WHAT IS A MEDICATION THERAPY MANAGEMENT (MTM) PROGRAM? A Medication Therapy Management (MTM) Program is a free service we offer. You may be invited to participate in a program designed for your specific health and pharmacy needs. You may decide not to participate but it is recommended that you take full advantage of this covered service if you are selected. Contact Providence Medicare Extra + RX for more details.

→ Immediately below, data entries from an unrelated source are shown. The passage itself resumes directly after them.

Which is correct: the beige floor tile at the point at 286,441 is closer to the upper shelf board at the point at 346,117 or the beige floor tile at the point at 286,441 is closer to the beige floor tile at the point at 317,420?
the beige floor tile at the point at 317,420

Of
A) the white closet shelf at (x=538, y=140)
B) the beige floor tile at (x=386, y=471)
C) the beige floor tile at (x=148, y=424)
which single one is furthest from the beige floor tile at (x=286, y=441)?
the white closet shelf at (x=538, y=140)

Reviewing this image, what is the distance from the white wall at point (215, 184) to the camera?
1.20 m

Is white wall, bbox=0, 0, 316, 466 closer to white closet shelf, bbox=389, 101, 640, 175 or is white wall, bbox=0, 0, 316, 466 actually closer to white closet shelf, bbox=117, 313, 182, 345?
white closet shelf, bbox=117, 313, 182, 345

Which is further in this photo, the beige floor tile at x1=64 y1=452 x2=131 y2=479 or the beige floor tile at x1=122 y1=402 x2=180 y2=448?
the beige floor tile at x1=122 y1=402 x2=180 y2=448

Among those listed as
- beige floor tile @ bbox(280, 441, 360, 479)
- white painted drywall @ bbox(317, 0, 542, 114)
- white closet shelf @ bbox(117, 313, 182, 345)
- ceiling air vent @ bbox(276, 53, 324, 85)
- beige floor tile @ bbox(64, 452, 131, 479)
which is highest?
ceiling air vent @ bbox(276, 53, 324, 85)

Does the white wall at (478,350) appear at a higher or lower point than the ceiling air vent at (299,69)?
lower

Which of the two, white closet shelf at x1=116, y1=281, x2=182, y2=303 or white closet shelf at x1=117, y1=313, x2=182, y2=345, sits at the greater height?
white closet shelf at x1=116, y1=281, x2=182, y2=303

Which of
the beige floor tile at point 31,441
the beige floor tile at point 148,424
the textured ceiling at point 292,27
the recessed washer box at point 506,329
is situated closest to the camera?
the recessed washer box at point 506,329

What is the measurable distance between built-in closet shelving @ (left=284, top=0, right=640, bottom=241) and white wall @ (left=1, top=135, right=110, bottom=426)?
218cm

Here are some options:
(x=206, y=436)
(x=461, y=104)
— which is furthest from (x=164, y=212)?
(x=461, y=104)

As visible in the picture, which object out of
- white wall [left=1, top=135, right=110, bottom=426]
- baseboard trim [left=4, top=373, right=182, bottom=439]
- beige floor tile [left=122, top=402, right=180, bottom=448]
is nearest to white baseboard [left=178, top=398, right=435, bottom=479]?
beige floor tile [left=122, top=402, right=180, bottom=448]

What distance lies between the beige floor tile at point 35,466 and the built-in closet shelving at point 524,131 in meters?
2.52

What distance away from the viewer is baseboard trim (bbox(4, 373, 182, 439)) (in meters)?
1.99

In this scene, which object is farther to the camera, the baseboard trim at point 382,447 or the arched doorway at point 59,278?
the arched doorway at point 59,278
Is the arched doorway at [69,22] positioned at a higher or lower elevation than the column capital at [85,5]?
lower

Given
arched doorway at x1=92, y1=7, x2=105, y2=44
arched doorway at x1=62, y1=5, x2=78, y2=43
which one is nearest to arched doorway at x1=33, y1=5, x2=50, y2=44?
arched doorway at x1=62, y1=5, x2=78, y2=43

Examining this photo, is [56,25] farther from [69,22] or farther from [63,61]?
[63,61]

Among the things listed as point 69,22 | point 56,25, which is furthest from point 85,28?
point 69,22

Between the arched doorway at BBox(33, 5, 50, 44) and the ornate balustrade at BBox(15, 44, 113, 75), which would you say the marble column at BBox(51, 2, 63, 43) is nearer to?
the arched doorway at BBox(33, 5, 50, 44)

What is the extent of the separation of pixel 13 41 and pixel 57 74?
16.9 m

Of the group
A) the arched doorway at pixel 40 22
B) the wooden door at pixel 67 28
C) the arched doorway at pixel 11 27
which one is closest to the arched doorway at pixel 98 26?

WHAT TYPES OF DRUGS MAY BE COVERED UNDER MEDICARE PART B? Some outpatient prescription drugs may be covered under Medicare Part B. These may include, but are not limited to, the following types of drugs. Contact Providence Medicare Extra + RX for more details. Some Antigens: If they are prepared by a doctor and administered by a properly instructed person (who could be the patient) under doctor supervision. Osteoporosis Drugs: Injectable drugs for osteoporosis for certain women with Medicare. Erythropoietin (Epoetin Alfa or Epogen®): By injection if you have end-stage renal disease (permanent kidney failure requiring either dialysis or transplantation) and need this drug to treat anemia. Hemophilia Clotting Factors: Self-administered clotting factors if you have hemophilia. Injectable Drugs: Most injectable drugs administered incident to a physician’s service. Immunosuppressive Drugs: Immunosuppressive drug therapy for transplant patients if the transplant was paid for by Medicare, or paid by a private insurance that paid as a primary payer to your Medicare Part A coverage, in a Medicare-certified facility.